Assignment A
Copy, word for word, the part of the async AQL query pull request that runs from "Also create migration" to "message from Arango.".
Assignment B
Answer these questions about the async AQL query pull request:
(i) Which issue does the pull request close?
(ii) What time limit is set for these queries?
(iii) What value does a query task hold for its results when it is first created?

Text for analysis
Create model for async AQL tasks #79

naglepuff · 2021-09-10T16:56:09Z

Closes #74
This PR creates a Celery task that allows for asynchronous AQL query execution. It introduces new endpoints:

POST /api/workspaces/{workspace}/queries/: Expects a query as part of the request. Creates an AqlQuery task and starts it. Returns the task object.

GET /api/workspaces/{workspace}/queries/{query_id}/: Return the AqlQuery object represented by the query_id in the URI. This can be used to view the status of the task, query results, and any error messages.

GET /api/workspaces/{workspace}/queries/: Return all AQL queries objects for a given workspace.

GET /api/workspaces/{workspace}/queries/{query_id}/results/: Return the results of a given AQL query

Reviewers, please give opinions on the following

For these queries, the time limit has been bumped to 60 seconds
For now, it may be best to leave the /workspaces/{workspace}/aql endpoint intact, but it should be removed in the future in favor of these new endpoints. The old endpoint is still used by our client applications. Once those are updated, there will be no need for the original endpoint.
Should requests to the GET endpoint add some kind of pagination for the results?

Also create migration for the new AqlQuery model.

Also fix some linting issues.

When a query task is first created, it won't have any results. The best representation for this is Null, because a placeholder or default values like an empty dictionary could imply that a query returned no results.

Creation of tasks representing mutating queries are allowed, but no results will be stored in them. They will finish with an error message from Arango.

waxlamp · 2021-09-10T18:31:48Z

This PR creates a Celery task that allows for asynchronous AQL query execution. It introduces two new endpoints:

POST /api/workspaces/{workspace}/queries/: Expects a query as part of the request. Creates an AqlQuery task and starts it. Returns the task object.

GET /api/workspaces/{workspace}/queries/{query_id}/: Return the AqlQuery object represented by the query_id in the URI. This can be used to view the status of the task, query results, and any error messages.

Given information
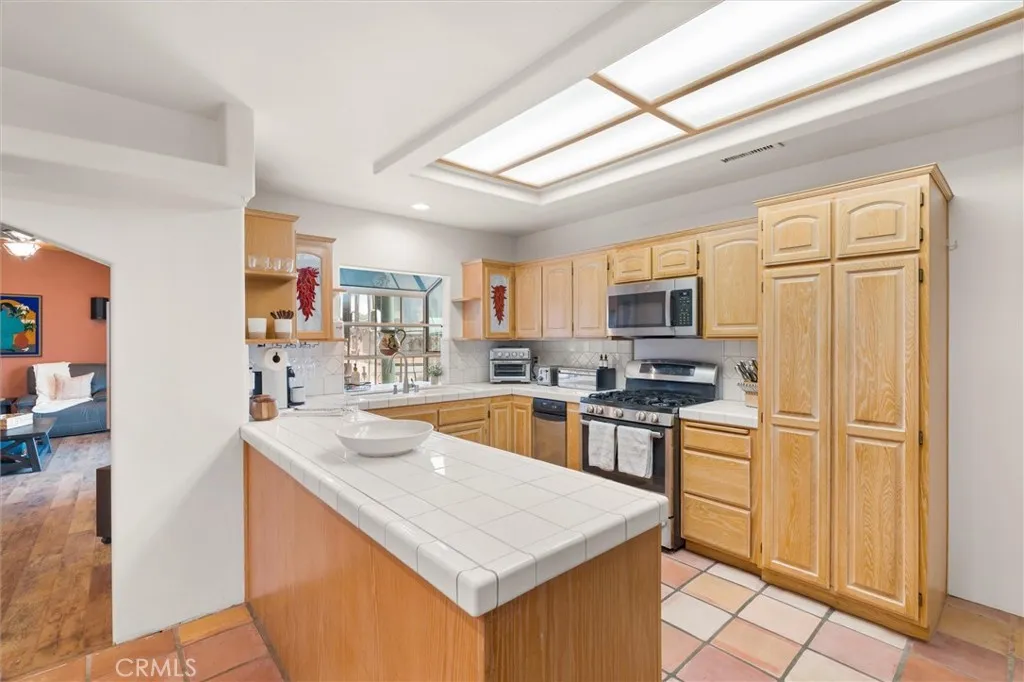 Additional image 45 of 518 W 213th St, Carson, CA 90745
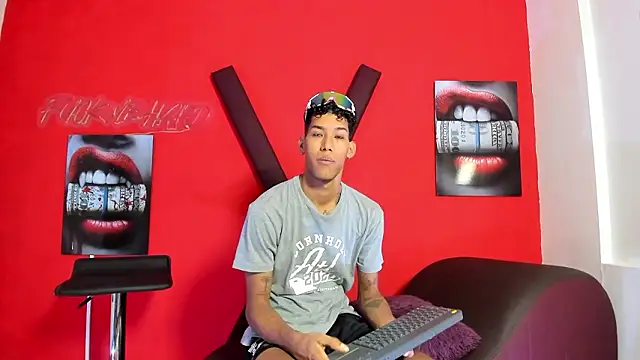 Snapshot of GREEN_BOYS chatting on March 12, 2026, 7:25 am GREEN BOYS online show from March 12, 2026, 7:25 am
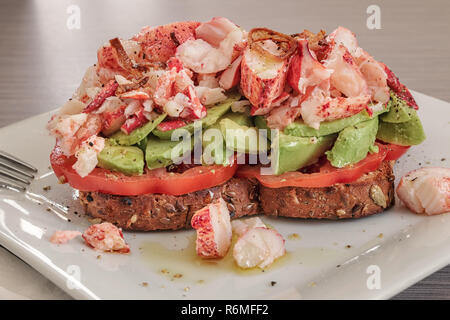 Avocado Toaste mit übrig gebliebenem Karabinerverschluss Fleisch Stockfoto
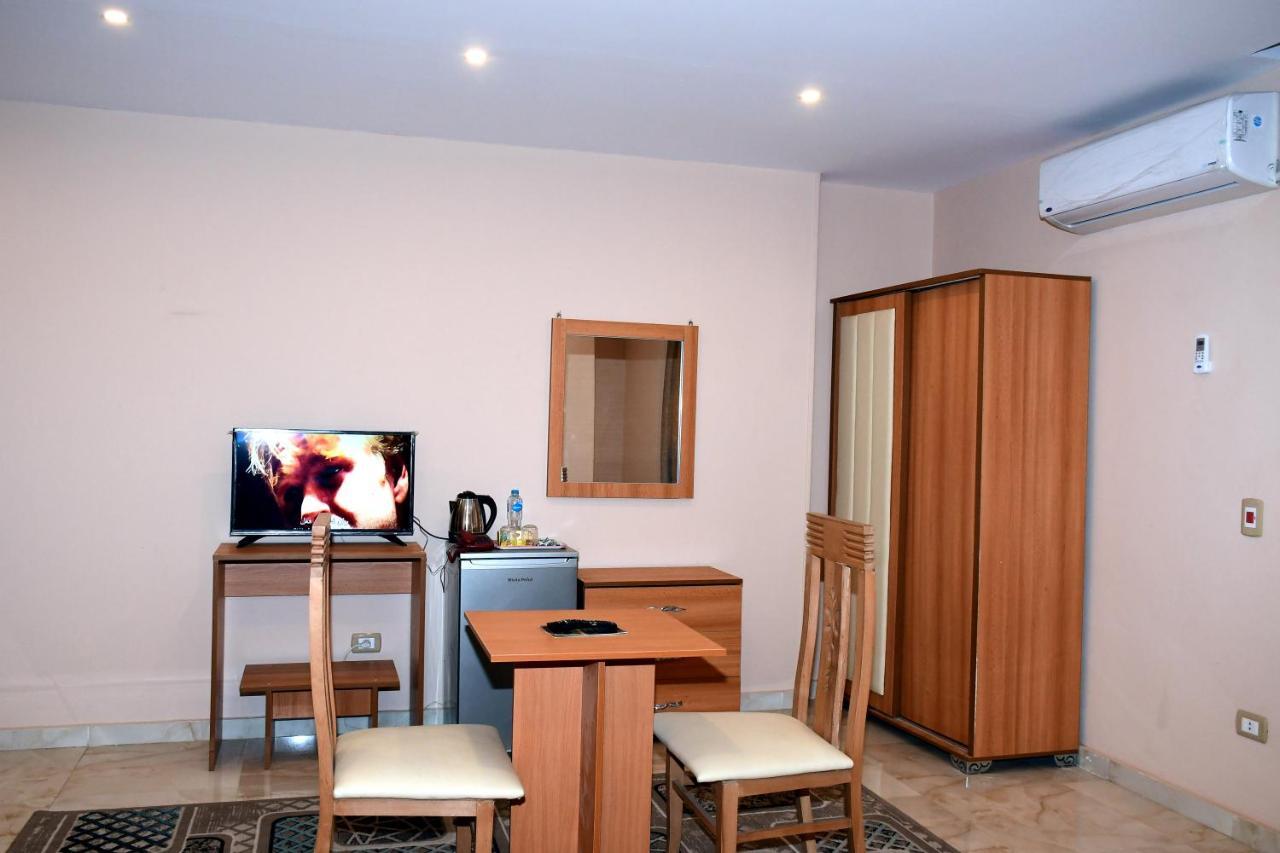 Grand Pyramids View Hotel Кайро Екстериор снимка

Task output A
Also create migration for the new AqlQuery model.

Also fix some linting issues.

When a query task is first created, it won't have any results. The best representation for this is Null, because a placeholder or default values like an empty dictionary could imply that a query returned no results.

Creation of tasks representing mutating queries are allowed, but no results will be stored in them. They will finish with an error message from Arango.

Task output B
(i) #74
(ii) 60 seconds
(iii) Null